Task directions
Copy the lines below exactly, starting at the line that contains "In this photographed" and continuing through the last line, both ends included.

Records of scene-based questions

%%

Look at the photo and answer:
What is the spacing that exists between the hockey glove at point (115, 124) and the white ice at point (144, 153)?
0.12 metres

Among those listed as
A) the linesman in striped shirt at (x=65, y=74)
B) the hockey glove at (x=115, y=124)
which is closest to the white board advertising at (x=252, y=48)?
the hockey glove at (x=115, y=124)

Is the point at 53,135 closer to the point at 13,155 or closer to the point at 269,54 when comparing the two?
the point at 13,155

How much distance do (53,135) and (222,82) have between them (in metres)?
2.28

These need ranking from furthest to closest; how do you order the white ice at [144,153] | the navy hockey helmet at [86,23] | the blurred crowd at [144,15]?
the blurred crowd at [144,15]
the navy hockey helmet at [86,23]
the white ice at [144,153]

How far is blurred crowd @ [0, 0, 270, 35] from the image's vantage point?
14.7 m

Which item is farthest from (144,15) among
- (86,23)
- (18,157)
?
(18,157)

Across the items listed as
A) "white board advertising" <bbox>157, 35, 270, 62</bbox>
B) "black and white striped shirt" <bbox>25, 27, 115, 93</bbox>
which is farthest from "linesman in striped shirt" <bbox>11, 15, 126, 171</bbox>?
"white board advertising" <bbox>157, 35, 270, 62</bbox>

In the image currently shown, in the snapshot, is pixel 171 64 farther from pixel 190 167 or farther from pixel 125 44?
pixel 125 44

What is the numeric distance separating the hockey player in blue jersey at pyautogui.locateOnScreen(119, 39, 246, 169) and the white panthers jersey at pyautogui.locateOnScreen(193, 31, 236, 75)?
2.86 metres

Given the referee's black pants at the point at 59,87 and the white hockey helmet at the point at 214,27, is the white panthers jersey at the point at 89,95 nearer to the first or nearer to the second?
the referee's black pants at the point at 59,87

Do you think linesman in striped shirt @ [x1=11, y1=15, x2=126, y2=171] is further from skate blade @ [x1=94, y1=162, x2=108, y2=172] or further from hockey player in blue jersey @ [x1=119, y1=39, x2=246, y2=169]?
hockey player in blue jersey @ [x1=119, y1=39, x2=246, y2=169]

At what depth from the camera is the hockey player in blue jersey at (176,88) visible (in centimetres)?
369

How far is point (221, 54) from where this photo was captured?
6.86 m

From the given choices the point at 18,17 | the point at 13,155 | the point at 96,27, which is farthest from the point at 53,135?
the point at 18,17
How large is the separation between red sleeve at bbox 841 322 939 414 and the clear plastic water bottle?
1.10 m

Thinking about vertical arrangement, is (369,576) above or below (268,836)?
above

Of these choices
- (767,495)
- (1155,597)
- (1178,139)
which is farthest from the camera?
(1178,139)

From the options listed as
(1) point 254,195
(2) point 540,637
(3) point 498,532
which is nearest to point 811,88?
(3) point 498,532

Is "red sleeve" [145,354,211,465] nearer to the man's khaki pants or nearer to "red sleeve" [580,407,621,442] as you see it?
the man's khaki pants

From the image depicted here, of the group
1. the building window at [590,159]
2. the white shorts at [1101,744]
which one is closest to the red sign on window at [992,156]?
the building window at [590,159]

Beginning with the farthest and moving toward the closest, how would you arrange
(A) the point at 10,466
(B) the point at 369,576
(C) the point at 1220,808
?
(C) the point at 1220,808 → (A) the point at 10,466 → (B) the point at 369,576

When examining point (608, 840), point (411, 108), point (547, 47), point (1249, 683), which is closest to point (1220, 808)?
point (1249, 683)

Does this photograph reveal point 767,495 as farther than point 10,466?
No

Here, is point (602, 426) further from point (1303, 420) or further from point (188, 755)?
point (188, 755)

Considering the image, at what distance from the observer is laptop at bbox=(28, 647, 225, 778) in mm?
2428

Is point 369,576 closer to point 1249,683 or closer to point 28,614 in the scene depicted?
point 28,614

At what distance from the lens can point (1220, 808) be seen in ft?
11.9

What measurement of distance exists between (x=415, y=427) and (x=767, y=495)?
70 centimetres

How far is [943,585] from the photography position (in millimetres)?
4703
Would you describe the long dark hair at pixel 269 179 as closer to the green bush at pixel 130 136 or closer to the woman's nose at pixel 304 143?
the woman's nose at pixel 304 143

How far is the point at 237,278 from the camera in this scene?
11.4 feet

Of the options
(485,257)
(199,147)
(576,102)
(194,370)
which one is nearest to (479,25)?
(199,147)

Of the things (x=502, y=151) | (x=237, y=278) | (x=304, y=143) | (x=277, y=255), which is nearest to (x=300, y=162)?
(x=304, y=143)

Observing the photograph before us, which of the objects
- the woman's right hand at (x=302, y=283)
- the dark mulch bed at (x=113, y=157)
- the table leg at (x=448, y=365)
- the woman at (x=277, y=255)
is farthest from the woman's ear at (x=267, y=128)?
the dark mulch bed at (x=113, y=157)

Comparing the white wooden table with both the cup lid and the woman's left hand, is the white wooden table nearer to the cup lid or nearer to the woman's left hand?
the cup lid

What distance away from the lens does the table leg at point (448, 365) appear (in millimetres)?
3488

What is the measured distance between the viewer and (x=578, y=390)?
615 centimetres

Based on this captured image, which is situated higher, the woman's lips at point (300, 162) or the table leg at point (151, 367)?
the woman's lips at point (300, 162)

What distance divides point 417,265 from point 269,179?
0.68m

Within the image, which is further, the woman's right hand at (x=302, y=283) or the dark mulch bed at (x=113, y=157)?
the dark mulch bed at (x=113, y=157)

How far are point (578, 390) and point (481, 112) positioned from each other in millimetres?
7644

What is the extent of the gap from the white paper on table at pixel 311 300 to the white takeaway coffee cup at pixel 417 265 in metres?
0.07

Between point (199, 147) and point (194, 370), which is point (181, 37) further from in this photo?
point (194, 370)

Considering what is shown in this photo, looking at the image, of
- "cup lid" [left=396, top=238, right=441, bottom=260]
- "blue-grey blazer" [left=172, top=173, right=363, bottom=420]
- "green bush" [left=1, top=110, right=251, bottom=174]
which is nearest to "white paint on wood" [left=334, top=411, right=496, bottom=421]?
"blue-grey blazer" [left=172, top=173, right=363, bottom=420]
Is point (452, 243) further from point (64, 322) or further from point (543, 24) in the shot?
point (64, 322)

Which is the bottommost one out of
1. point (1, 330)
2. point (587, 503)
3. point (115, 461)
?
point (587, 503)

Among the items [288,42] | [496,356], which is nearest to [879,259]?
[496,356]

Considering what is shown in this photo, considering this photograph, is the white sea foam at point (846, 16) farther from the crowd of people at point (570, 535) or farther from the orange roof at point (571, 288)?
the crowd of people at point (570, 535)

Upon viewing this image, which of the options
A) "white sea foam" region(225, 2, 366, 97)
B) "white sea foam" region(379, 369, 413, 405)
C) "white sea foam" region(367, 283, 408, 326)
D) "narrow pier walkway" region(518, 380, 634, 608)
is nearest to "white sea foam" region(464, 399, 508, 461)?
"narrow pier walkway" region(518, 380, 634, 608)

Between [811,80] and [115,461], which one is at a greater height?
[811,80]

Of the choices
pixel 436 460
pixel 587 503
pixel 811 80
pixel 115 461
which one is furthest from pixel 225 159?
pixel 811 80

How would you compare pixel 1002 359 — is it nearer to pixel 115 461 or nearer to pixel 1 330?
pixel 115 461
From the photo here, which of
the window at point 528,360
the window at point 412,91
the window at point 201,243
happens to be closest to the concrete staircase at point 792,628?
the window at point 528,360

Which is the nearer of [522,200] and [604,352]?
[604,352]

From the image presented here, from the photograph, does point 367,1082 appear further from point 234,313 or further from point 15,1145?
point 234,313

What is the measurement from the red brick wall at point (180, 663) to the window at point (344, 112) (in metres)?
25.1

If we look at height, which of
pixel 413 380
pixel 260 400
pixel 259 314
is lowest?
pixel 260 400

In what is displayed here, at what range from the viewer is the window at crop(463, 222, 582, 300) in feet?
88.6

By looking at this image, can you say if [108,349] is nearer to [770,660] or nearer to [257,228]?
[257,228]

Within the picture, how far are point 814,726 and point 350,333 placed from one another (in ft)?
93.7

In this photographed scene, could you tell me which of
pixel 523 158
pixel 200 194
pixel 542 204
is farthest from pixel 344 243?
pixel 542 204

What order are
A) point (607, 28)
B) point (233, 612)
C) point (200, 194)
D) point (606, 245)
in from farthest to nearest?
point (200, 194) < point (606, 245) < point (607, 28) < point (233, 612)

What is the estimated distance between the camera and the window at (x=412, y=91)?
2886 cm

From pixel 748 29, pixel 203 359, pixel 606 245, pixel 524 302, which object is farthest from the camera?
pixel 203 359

%%

Answer
In this photographed scene, could you tell me which of
pixel 523 158
pixel 200 194
pixel 542 204
is farthest from pixel 344 243?
pixel 542 204

What order are
A) point (607, 28)
B) point (233, 612)
C) point (200, 194)
D) point (606, 245)
in from farthest to nearest?
point (200, 194) < point (606, 245) < point (607, 28) < point (233, 612)

What is the estimated distance between the camera and the window at (x=412, y=91)?
2886 cm

From pixel 748 29, pixel 203 359, pixel 606 245, pixel 524 302, which object is farthest from the camera?
pixel 203 359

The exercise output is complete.